▶ Texto fornecido

/---

WALCYR
CARRASCO
02/07/2013
16h50 - Atualizado em 02/07/2013 16h51
Fé e fofoca
A
fofoca é a base da tese da “cura gay”: maléfica, preconceituosa, com o poder de
destruir vidas
Um
dos meus livros prediletos é Os miseráveis, de Victor Hugo, do século XIX.
Creio que um dos trabalhos mais apaixonantes da minha vida foi traduzi-lo e
adaptá-lo para jovens. Uma das passagens mais marcantes, descrita em detalhes
no original, fala do poder da fofoca. Fantine é mãe solteira e deixou sua
filha, a menina Cosette, aos cuidados de um casal, a certa distância da cidade
onde se fixou.
Trabalha
como operária e envia quase tudo o que ganha para o sustento da menina. Só que
não sabe ler e escrever. Recorre a um profissional para redigir suas cartas e
ouvir as respostas. As colegas de trabalho desconfiam.
Para
quem tantas cartas, afinal? Convencem o homem que as escreve não a revelar seu
conteúdo – ele é discreto –, mas a fornecer o endereço para onde são enviadas.
Uma
delas, então, viaja às próprias custas para apurar a história. Volta com a
satisfação de “saber de tudo”. Conta o que sabe para todas. Estigmatizada numa
época em que ser mãe solteira era uma desonra, Fantine briga com as outras. É
demitida por moralismo. Acaba nas ruas como prostituta. Quem leu o livro, viu
algum dos filmes ou versões teatrais inspirados na obra sabe que ela vende os
dentes e cabelos para depois morrer tragicamente. Onde começou toda a sua
via-crúcis? Na curiosidade sobre a vida alheia.

\---

▶ Registros guardados
/---

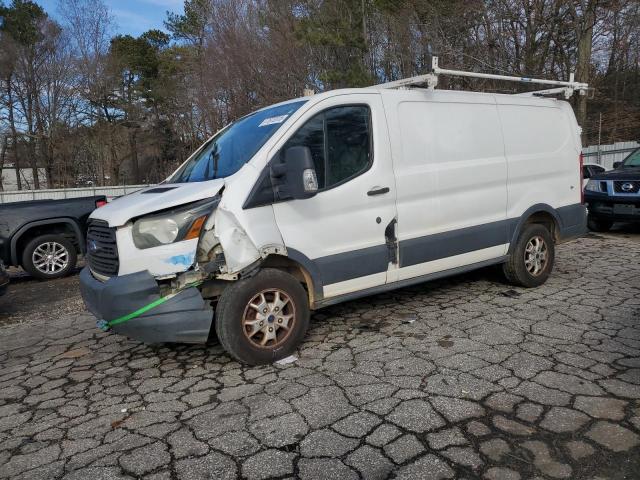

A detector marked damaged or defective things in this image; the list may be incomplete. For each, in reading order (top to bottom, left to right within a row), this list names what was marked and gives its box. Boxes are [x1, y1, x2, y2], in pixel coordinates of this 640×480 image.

\---
/---

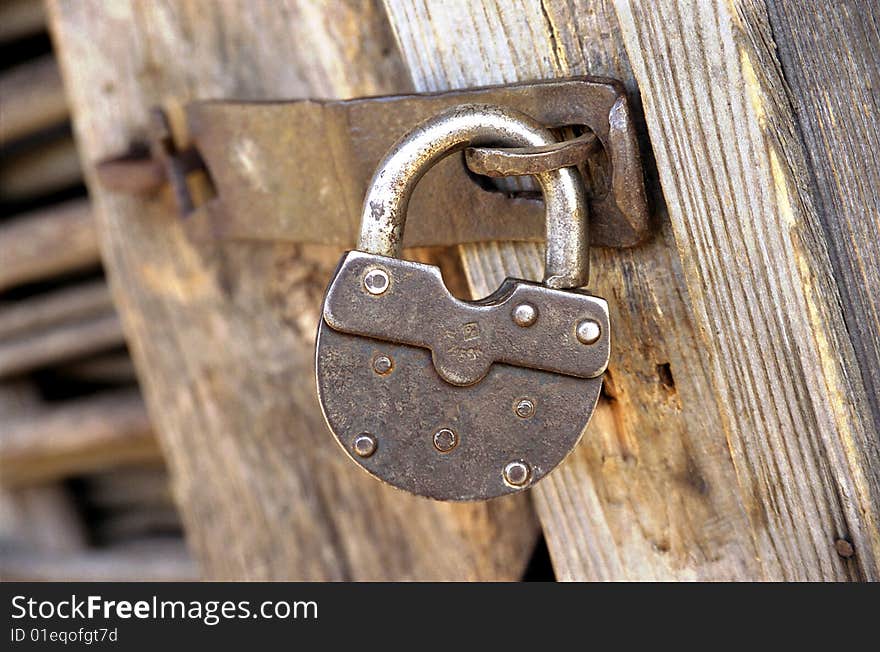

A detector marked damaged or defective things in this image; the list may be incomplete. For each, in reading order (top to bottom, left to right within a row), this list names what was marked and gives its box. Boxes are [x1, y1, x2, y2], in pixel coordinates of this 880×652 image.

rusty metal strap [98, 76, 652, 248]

\---

▶ Instruções da tarefa
De acordo com o texto fornecido, por que Fantine recorre a um profissional para redigir suas cartas? Os registros vêm de outra fonte, sem ligação com o texto fornecido.

▶ A resposta
Porque ela não sabe ler e escrever.